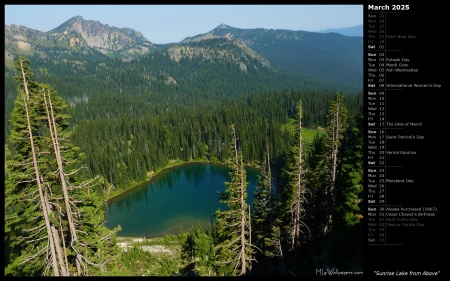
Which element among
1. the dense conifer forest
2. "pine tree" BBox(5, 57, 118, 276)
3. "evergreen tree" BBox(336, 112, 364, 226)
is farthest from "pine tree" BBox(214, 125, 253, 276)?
"evergreen tree" BBox(336, 112, 364, 226)

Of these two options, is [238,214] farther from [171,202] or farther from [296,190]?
[171,202]

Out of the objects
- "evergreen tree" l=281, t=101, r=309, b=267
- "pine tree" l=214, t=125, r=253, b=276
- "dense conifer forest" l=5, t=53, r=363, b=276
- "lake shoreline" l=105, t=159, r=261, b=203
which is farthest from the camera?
"lake shoreline" l=105, t=159, r=261, b=203

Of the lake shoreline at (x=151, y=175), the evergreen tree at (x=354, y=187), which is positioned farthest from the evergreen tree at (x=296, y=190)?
the lake shoreline at (x=151, y=175)

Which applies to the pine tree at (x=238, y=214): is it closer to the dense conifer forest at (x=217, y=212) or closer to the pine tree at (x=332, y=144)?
the dense conifer forest at (x=217, y=212)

□ □ □

Exercise -
Print all of the material above again verbatim, leaving out the picture.

Result -
Which element among
1. the dense conifer forest
2. "pine tree" BBox(5, 57, 118, 276)
3. "evergreen tree" BBox(336, 112, 364, 226)
is farthest from "pine tree" BBox(214, 125, 253, 276)?
"evergreen tree" BBox(336, 112, 364, 226)

Of these two options, is [238,214] farther from [171,202] or farther from [296,190]?
[171,202]

Out of the objects
- "evergreen tree" l=281, t=101, r=309, b=267
- "pine tree" l=214, t=125, r=253, b=276
- "dense conifer forest" l=5, t=53, r=363, b=276
- "lake shoreline" l=105, t=159, r=261, b=203
which is farthest from the camera?
"lake shoreline" l=105, t=159, r=261, b=203

Of the lake shoreline at (x=151, y=175), the evergreen tree at (x=354, y=187), which is positioned farthest from the evergreen tree at (x=296, y=190)?
the lake shoreline at (x=151, y=175)

Which applies to the pine tree at (x=238, y=214): is it closer to the dense conifer forest at (x=217, y=212) or closer to the pine tree at (x=332, y=144)?
the dense conifer forest at (x=217, y=212)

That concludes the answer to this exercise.